There were two reasons for this:
Some Canva licenses of Essentials images were reported using the incorrect currency (USD instead of AUD). These were initially reported on the June 2019 statement, and corrected on the August 2019 statement.

Throughout 2018 to July 2019, a number of other Canva licenses were reported incorrectly to us at double the actual revenue. This resulted in an over‑payment of royalties to contributors. These were corrected on the August 2019 statement.
In both examples, contributors impacted by this would see the original license removed and the correct re‑license amount reported, which will be lower than the original license. All refunds appear in red on the royalty statement.

If you are seeing a number of refunds associated to Canva, we apologize for any inconvenience this has caused and for not notifying you in advance. Were looking at our processes to try to ensure we can avoid this kind of issue in the future.

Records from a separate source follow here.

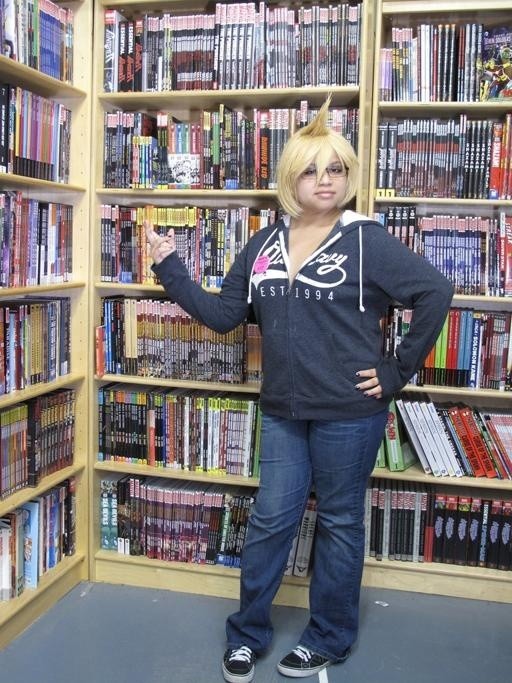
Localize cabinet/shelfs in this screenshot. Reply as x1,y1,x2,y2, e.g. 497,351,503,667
89,0,374,610
363,0,512,610
0,0,94,650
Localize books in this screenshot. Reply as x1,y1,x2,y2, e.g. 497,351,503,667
0,0,78,602
99,2,359,575
365,21,510,573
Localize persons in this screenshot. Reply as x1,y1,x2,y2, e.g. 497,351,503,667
144,94,454,683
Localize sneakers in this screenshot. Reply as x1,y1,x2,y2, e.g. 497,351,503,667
223,643,256,683
278,646,333,678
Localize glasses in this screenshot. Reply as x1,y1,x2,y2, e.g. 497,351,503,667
301,164,344,180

« Reply #1 on: September 20, 2019, 16:14 »
+6
I guess money is what makes THEM happy.

« Reply #2 on: September 20, 2019, 16:49 »
0
I guess money is what makes THEM happy.

I think that is unfair. They reported what caused the anomaly. Giving the benefit of the doubt that they are honest in their explanations, they seem reasonable.

There was a computer goof, both in currency (since 1AUD < 1USD) and in double-reporting. That has been corrected.  If I were driving the ship, I might have handled the communication differently, but the end result would have been the same.  Obviously, tell us first.  Then possibly roll back the excess payment over 3 months, or such that no contributor went below 50% of expected revenue in any given month, until it was recaptured.

The end result would have been the same regardless. You had a windfall in June due to software error. The error has been fixed, and the account normalized.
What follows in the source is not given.